Et puis, tous ces pasteurs des temps modernes qui tiennent à tout prix à devenir députés ou ministres étonnent quelque part, même s’ils en ont le droit, et poussent les perspicaces à se poser quelques questions. Un vrai pasteur, en effet, a très peu de temps à lui. C’est pourquoi on parle d’apostolat. Outre la préparation quotidienne des enseignements, le pasteur prépare et anime des séminaires de formation de toutes sortes, sans parler des invitations qu’il reçoit de ses pairs. Mais il y a plus. Car le pasteur est soumis quotidiennement à d’incessantes sollicitations des fidèles. Ce sont des conjoints qui ont des problèmes de couple, des malades qui tiennent absolument à se voir imposer les mains avant d’aller à l’hôpital, des gens qui croient mordicus qu’il faut la bénédiction du pasteur pour trouver de l’emploi ou un mari (pas possible !), ou qui croient naïvement que la main du pasteur posée sur sa tête peut influer sur l’obtention d’un visa Schengen. De telles naïvetés, on ne les trouve que dans les églises de réveil.

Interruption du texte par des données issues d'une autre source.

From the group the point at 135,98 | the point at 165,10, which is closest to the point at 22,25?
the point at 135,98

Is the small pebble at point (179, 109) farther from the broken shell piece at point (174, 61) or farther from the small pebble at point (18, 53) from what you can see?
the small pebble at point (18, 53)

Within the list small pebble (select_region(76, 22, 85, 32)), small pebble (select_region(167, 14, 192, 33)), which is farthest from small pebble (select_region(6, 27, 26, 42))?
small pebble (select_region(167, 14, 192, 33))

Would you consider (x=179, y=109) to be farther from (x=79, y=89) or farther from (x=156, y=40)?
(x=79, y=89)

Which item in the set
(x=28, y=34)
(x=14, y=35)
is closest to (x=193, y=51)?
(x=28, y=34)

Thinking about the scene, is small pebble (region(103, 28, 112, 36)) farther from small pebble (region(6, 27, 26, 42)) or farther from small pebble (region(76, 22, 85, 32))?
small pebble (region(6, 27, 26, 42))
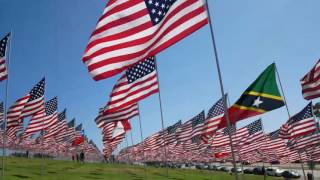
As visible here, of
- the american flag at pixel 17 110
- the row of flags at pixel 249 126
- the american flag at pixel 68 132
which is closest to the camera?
the row of flags at pixel 249 126

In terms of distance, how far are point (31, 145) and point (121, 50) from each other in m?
101

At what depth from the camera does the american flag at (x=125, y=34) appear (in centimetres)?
Result: 1085

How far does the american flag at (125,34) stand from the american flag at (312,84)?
1280 cm

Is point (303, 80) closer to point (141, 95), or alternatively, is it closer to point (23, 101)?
point (141, 95)

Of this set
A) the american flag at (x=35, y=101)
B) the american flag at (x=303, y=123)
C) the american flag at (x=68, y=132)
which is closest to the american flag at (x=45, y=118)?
the american flag at (x=35, y=101)

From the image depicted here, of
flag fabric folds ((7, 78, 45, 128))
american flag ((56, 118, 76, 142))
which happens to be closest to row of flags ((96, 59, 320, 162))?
flag fabric folds ((7, 78, 45, 128))

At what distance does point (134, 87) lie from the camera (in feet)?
59.4

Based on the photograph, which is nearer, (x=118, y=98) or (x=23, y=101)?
(x=118, y=98)

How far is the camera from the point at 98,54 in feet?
37.5

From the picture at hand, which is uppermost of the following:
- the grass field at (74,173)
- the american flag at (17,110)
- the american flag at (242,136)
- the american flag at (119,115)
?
the american flag at (17,110)

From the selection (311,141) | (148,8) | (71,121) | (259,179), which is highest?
(71,121)

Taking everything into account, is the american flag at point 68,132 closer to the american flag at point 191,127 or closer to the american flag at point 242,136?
the american flag at point 191,127

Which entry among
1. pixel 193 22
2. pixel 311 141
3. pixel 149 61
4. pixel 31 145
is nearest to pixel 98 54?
pixel 193 22

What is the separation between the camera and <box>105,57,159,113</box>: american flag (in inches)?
695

Les solliciteurs, surtout les malades, n’ayant pas de temps fixes, les pasteurs s’attendent donc à être réveillés même aux premières heures de la matinée. Lorsqu’ils tiennent à devenir ministres ou députés, quel temps ont-ils encore à consacrer à leurs brebis ? L’Eglise ne serait-elle pour certains qu’un tremplin ?

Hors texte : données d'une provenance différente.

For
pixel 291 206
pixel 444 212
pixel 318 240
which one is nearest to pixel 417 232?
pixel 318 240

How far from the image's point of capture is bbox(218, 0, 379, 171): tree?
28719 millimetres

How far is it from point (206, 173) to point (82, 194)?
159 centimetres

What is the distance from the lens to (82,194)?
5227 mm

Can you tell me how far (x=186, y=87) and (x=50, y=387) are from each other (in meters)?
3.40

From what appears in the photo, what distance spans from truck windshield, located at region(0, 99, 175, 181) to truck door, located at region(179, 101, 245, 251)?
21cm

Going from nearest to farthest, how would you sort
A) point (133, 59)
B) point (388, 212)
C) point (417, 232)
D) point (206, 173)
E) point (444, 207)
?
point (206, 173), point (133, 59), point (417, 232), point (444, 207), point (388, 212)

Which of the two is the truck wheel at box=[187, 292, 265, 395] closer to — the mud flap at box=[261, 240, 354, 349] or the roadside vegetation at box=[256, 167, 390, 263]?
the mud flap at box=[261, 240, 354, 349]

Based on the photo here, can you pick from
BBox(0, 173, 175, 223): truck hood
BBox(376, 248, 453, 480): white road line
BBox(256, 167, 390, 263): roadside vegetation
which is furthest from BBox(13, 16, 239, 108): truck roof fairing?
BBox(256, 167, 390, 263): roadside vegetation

La pauvreté ayant conduit plusieurs de nos compatriotes à la naïveté, l’Eglise l’Arche de Noé de Dénis Lessie ne mourra pas, comme du reste celle de Ntahwa. A sa sortie de prison, il sera porté en triomphe comme le fut il y a quelques années un musicien, accusé de viol, qui sortait de prison après avoir été gracié. Et les fidèles afflueront encore chez le prophète des Nations.

Ils ont le droit de continuer à se laisser berner. Mais la République, elle, doit être protégée de ce genre d’escrocs qui n’hésitent pas à salir la famille présidentielle, et de ces corrupteurs prêts à tout pour devenir Excellences. Ce n’est pas cela, l’excellence.